Data to process:
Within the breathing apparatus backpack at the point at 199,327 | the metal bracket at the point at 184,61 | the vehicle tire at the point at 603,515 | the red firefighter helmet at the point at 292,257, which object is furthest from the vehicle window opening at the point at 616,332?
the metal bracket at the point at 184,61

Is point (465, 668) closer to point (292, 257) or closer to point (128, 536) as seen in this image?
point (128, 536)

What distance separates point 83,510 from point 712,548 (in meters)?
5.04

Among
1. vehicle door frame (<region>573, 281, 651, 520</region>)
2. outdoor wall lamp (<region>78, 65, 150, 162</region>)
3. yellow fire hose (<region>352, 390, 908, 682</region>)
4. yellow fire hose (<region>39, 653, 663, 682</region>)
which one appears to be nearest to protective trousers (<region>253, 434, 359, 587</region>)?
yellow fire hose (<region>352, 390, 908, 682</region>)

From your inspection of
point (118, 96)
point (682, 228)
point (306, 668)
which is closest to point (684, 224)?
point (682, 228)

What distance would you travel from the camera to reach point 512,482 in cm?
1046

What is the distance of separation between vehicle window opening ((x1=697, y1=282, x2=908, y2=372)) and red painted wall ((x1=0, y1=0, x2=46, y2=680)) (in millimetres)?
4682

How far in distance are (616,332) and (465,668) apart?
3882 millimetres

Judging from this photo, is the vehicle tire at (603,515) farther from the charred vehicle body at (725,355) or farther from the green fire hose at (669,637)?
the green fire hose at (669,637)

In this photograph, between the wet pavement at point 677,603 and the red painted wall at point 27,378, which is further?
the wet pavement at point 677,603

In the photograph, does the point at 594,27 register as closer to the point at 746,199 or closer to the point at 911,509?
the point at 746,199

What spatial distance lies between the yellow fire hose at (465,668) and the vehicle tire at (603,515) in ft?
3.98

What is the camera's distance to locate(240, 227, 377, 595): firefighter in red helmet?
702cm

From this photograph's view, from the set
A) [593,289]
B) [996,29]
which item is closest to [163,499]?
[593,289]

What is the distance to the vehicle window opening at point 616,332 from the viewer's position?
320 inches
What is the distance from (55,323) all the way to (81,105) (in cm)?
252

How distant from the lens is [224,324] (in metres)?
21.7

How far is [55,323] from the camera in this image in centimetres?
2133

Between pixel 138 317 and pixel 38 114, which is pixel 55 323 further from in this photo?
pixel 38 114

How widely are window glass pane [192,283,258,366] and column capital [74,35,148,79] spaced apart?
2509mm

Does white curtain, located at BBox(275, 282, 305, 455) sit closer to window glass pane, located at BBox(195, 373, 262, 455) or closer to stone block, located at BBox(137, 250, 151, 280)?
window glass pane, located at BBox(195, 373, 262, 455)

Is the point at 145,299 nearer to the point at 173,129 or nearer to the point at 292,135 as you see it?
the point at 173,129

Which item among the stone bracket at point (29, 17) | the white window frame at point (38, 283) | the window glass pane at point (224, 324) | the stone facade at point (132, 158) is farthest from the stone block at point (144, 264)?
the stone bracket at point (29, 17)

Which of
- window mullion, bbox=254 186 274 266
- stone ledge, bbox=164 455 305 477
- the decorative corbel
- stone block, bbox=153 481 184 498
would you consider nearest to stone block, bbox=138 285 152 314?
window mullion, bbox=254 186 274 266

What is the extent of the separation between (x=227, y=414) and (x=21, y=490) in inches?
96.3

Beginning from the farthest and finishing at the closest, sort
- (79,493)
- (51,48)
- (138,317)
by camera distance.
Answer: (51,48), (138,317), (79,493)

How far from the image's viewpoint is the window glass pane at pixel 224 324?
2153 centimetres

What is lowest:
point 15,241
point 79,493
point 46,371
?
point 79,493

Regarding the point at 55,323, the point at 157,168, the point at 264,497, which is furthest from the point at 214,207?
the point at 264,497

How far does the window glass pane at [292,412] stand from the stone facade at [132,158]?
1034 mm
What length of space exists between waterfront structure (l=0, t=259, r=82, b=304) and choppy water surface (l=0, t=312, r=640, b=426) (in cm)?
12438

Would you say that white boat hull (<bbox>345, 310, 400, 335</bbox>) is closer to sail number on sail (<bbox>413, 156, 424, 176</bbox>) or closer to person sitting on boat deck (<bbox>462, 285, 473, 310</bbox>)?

Set problem: Take the material above and return all of it exactly.

Answer in full:
Within the breathing apparatus backpack at the point at 199,327 | the metal bracket at the point at 184,61 | the vehicle tire at the point at 603,515 | the red firefighter helmet at the point at 292,257, which object is furthest from the vehicle window opening at the point at 616,332?
the metal bracket at the point at 184,61

Is point (465, 668) closer to point (292, 257) or closer to point (128, 536) as seen in this image?
point (128, 536)

What distance separates point 83,510 from point 712,548 (in meters)?
5.04

Among
1. vehicle door frame (<region>573, 281, 651, 520</region>)
2. outdoor wall lamp (<region>78, 65, 150, 162</region>)
3. yellow fire hose (<region>352, 390, 908, 682</region>)
4. yellow fire hose (<region>39, 653, 663, 682</region>)
which one appears to be nearest to protective trousers (<region>253, 434, 359, 587</region>)?
yellow fire hose (<region>352, 390, 908, 682</region>)

From your inspection of
point (118, 96)
point (682, 228)
point (306, 668)
which is closest to point (684, 224)?
point (682, 228)

What distance would you travel from the camera to reach point 512,482 in cm?
1046

What is the distance of separation between vehicle window opening ((x1=697, y1=282, x2=908, y2=372)) and red painted wall ((x1=0, y1=0, x2=46, y2=680)) (in millimetres)?
4682

How far in distance are (616,332) and (465,668) apart?
3882 millimetres

Judging from this photo, is the vehicle tire at (603,515) farther from the charred vehicle body at (725,355) or farther from the green fire hose at (669,637)?
the green fire hose at (669,637)

In this photograph, between the wet pavement at point 677,603 and the red painted wall at point 27,378, which is further?
the wet pavement at point 677,603

In the photograph, does the point at 594,27 register as closer to the point at 746,199 or closer to the point at 911,509?
the point at 746,199

What spatial distance lies between the yellow fire hose at (465,668) and the vehicle tire at (603,515) in ft?
3.98

What is the camera's distance to locate(240, 227, 377, 595): firefighter in red helmet?
702cm

From this photograph's view, from the set
A) [593,289]
B) [996,29]
which item is closest to [163,499]?
[593,289]

What is the distance to the vehicle window opening at point 616,332 from the viewer's position?
320 inches
What is the distance from (55,323) all the way to (81,105) (in cm)?
252

How distant from the lens is [224,324] (in metres)?
21.7

How far is [55,323] from the camera in this image in centimetres?
2133

Between pixel 138 317 and pixel 38 114, which is pixel 55 323 further from in this photo?
pixel 38 114

How widely are window glass pane [192,283,258,366] and column capital [74,35,148,79] spaced apart?
2509mm

Does white curtain, located at BBox(275, 282, 305, 455) sit closer to window glass pane, located at BBox(195, 373, 262, 455) or closer to stone block, located at BBox(137, 250, 151, 280)?
window glass pane, located at BBox(195, 373, 262, 455)

Is the point at 145,299 nearer to the point at 173,129 or nearer to the point at 292,135 as you see it?
the point at 173,129

Which item among the stone bracket at point (29, 17) | the white window frame at point (38, 283) | the window glass pane at point (224, 324) | the stone facade at point (132, 158) is farthest from the stone block at point (144, 264)?
the stone bracket at point (29, 17)

Which of
- window mullion, bbox=254 186 274 266
- stone ledge, bbox=164 455 305 477
- the decorative corbel
- stone block, bbox=153 481 184 498
would you consider nearest to stone block, bbox=138 285 152 314?
window mullion, bbox=254 186 274 266

What is the extent of the separation between (x=227, y=414) and (x=21, y=490) in inches?
96.3

Beginning from the farthest and finishing at the closest, sort
- (79,493)
- (51,48)
- (138,317)
by camera distance.
Answer: (51,48), (138,317), (79,493)

How far from the image's viewpoint is the window glass pane at pixel 224 324?
2153 centimetres

What is lowest:
point 15,241
point 79,493
point 46,371
?
point 79,493

Regarding the point at 55,323, the point at 157,168, the point at 264,497, which is furthest from the point at 214,207?
the point at 264,497

How far does the window glass pane at [292,412] stand from the stone facade at [132,158]?
1034 mm
What length of space exists between waterfront structure (l=0, t=259, r=82, b=304) and choppy water surface (l=0, t=312, r=640, b=426) (in cm)?
12438

Would you say that white boat hull (<bbox>345, 310, 400, 335</bbox>) is closer to sail number on sail (<bbox>413, 156, 424, 176</bbox>) or closer to person sitting on boat deck (<bbox>462, 285, 473, 310</bbox>)?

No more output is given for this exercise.